── Passage for review
The less said about China's shameful attack on India in 1962 -- the moral equivalent of Pearl Harbor -- the better. A completely unprepared India, which had condoned the brutal conquest of Tibet in the hope of good-neighborly relations, found 35,000 square miles of its Himalayan territory swallowed up by China. India did not even have mountain divisions there! (See Rajeev Srinivasan's earlier columns, The Danger from China and The Dragon and the Elephant.)

For all these reasons, I was glad to come across a devastating article in the respected journal Foreign Affairs, entitled 'Does China Matter?', thanks to Claude who directed me to it. This article, written from a Western strategic perspective, concludes that China really does not matter. Its author is Gerald Segal, Director at the International Institute for Strategic Studies in London.

Here is the abstract of Segal's article, which appeared in the Sept/Oct 99 issue of Foreign Affairs:

"Odd as it may seem, the country that is home to a fifth of humankind, China, is consistently overrated as an economy, a world power, and a source of ideas. Economically, China is a relatively unimportant small market; militarily, it is less a global rival like the Soviet Union than a regional menace like Iraq; and politically, its influence is puny. The Middle Kingdom is a middle power. China matters far less than it and most of the West think, and it is high time the West began treating it as such."

According to Segal, "China is a second-rank middle power that has mastered the art of diplomatic theater: it has us willingly suspending our disbelief in its strength." In other words, the success of propaganda over substance; diplomacy as make-believe.
────
── Given entries
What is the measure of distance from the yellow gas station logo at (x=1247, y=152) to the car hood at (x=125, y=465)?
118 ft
────
── Given entries
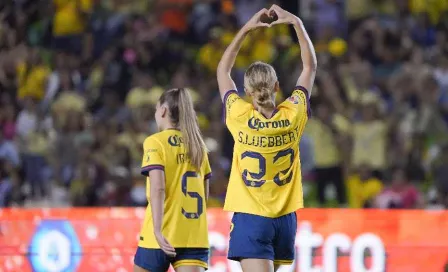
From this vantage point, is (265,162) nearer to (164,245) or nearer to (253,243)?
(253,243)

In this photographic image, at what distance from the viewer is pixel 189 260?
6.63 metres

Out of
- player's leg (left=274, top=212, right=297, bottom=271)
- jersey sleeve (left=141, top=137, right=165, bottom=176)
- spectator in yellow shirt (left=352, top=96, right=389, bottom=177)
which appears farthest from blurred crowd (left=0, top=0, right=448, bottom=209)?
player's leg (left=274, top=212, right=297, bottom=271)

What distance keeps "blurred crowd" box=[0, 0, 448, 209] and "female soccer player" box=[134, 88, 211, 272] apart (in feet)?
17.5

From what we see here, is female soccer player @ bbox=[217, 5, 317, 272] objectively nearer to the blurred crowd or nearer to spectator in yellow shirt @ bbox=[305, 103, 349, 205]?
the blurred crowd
────
── Given entries
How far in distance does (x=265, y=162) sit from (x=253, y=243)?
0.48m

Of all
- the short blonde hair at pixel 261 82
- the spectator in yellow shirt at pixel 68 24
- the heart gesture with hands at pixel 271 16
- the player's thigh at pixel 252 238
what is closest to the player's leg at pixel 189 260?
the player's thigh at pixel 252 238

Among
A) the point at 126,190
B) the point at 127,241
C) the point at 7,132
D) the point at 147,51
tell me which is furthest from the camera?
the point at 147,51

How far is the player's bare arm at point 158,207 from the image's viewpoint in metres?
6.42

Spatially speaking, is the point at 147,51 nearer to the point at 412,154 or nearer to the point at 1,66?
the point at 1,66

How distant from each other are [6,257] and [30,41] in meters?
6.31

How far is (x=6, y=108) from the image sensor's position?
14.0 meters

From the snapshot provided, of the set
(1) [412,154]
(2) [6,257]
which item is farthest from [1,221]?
────
**Work task**
According to the passage on China, how much Himalayan territory did India find swallowed up by China in 1962? The rows have no connection to the passage on China.

**Finished task**
35,000 square miles.